+++ Data for this exercise +++
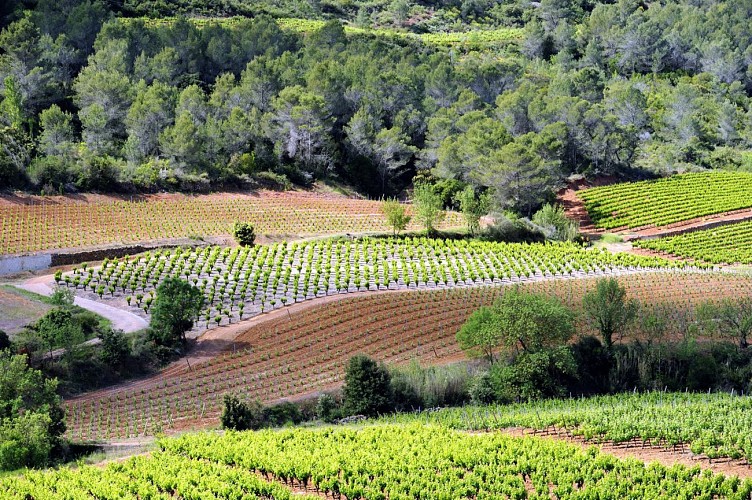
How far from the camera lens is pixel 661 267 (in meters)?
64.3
+++
+++ Data for this exercise +++
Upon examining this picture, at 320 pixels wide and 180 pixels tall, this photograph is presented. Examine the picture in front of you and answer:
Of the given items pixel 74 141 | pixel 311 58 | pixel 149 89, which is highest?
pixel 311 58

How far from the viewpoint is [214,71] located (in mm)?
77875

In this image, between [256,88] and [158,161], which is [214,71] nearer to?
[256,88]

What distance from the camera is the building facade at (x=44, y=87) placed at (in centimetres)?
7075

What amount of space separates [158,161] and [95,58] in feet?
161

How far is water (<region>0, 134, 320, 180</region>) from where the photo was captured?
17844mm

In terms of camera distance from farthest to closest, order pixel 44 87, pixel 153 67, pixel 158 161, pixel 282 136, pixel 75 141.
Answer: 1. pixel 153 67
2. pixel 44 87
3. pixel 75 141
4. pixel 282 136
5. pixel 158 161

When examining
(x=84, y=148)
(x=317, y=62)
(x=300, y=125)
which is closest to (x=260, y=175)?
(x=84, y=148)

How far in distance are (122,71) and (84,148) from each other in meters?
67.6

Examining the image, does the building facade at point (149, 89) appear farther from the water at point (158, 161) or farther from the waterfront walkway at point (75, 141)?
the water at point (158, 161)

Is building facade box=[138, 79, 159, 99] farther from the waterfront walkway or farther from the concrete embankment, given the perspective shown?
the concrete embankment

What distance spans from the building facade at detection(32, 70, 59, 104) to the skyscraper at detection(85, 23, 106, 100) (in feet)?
+++
+++ Data for this exercise +++
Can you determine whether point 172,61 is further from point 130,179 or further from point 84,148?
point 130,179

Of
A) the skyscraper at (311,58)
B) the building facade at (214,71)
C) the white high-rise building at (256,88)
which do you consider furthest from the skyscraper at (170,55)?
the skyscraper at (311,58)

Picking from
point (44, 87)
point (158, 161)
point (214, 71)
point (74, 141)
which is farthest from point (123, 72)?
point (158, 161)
+++
What to work on ▸
Please change every "building facade" to "office building" in the lines starting at the one containing "In terms of" and ending at the one containing "What distance spans", and give only those lines, otherwise unchanged.

The completed task ▸
In terms of camera distance from farthest to closest, order pixel 44 87, pixel 153 67, pixel 158 161, pixel 282 136, pixel 75 141.
Answer: 1. pixel 153 67
2. pixel 44 87
3. pixel 75 141
4. pixel 282 136
5. pixel 158 161

When examining
(x=84, y=148)
(x=317, y=62)
(x=300, y=125)
which is closest to (x=260, y=175)?
(x=84, y=148)

How far in distance are (122,71) and (84,148) from each other in meters?
67.6

Examining the image, does the office building at point (149, 89) appear farther from the water at point (158, 161) or farther from the waterfront walkway at point (75, 141)?
the water at point (158, 161)

Is office building box=[138, 79, 159, 99] farther from the waterfront walkway or farther from the concrete embankment, given the perspective shown?
the concrete embankment

What distance spans from the office building at detection(32, 70, 59, 104) to the skyscraper at detection(85, 23, 106, 100) (in feet)?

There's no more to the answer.